* _Exercise directions_
Every record below should be printed exactly as given.

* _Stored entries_
"""

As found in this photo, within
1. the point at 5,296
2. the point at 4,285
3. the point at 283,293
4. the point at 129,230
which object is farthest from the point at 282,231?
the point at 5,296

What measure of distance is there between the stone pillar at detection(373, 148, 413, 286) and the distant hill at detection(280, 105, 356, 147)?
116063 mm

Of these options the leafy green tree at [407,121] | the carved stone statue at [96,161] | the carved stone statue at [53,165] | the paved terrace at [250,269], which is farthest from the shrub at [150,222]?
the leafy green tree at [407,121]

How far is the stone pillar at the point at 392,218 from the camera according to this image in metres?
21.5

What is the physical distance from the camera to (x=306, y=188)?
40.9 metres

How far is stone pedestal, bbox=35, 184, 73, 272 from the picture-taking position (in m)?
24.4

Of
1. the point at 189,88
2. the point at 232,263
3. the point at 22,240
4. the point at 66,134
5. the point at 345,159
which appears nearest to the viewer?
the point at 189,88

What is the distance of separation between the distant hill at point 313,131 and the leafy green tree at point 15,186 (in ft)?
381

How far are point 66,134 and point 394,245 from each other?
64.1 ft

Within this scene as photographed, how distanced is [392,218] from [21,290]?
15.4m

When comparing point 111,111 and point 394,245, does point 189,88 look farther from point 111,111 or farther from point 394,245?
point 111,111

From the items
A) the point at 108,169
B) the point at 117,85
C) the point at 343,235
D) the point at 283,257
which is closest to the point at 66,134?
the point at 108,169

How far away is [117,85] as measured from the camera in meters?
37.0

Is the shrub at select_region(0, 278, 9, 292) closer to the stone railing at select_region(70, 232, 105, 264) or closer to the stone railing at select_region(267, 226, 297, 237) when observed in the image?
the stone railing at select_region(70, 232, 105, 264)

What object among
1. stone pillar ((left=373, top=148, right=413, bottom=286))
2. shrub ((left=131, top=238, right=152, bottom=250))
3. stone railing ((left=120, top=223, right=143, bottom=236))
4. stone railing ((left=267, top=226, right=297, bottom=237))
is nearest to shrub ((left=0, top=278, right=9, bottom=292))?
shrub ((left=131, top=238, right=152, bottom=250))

"""

* _Exercise result_
As found in this photo, within
1. the point at 5,296
2. the point at 4,285
3. the point at 283,293
4. the point at 129,230
which object is farthest from the point at 282,231?
the point at 5,296

What measure of distance is there between the stone pillar at detection(373, 148, 413, 286) and the distant hill at detection(280, 105, 356, 147)?
116063 mm

Of these options the leafy green tree at [407,121] | the carved stone statue at [96,161] | the carved stone statue at [53,165] | the paved terrace at [250,269], which is farthest from the shrub at [150,222]?
the leafy green tree at [407,121]

How far is the stone pillar at the point at 392,218 from the camera according to this image in metres?
21.5

What is the physical distance from the camera to (x=306, y=188)?
40.9 metres

How far is stone pedestal, bbox=35, 184, 73, 272 from the picture-taking position (in m)?
24.4

Of
1. the point at 189,88
2. the point at 232,263
3. the point at 22,240
4. the point at 66,134
5. the point at 345,159
which appears nearest to the viewer?
the point at 189,88

What is the distance of separation between the distant hill at point 313,131 and the leafy green tree at point 15,186 (in ft)?
381

How far are point 66,134 and point 394,245 from each other?
64.1 ft

Within this scene as photographed, how distanced is [392,218] from [21,290]?
15.4m

When comparing point 111,111 and point 394,245, does point 189,88 look farther from point 111,111 or farther from point 394,245?
point 111,111

From the items
A) the point at 108,169
B) the point at 117,85
C) the point at 343,235
D) the point at 283,257
which is closest to the point at 66,134?
the point at 108,169

How far away is [117,85] as measured from the camera in meters?
37.0

Is the shrub at select_region(0, 278, 9, 292) closer to the stone railing at select_region(70, 232, 105, 264) or closer to the stone railing at select_region(267, 226, 297, 237) when observed in the image?
the stone railing at select_region(70, 232, 105, 264)

What object among
1. stone pillar ((left=373, top=148, right=413, bottom=286))
2. shrub ((left=131, top=238, right=152, bottom=250))
3. stone railing ((left=120, top=223, right=143, bottom=236))
4. stone railing ((left=267, top=226, right=297, bottom=237))
is nearest to shrub ((left=0, top=278, right=9, bottom=292))?
shrub ((left=131, top=238, right=152, bottom=250))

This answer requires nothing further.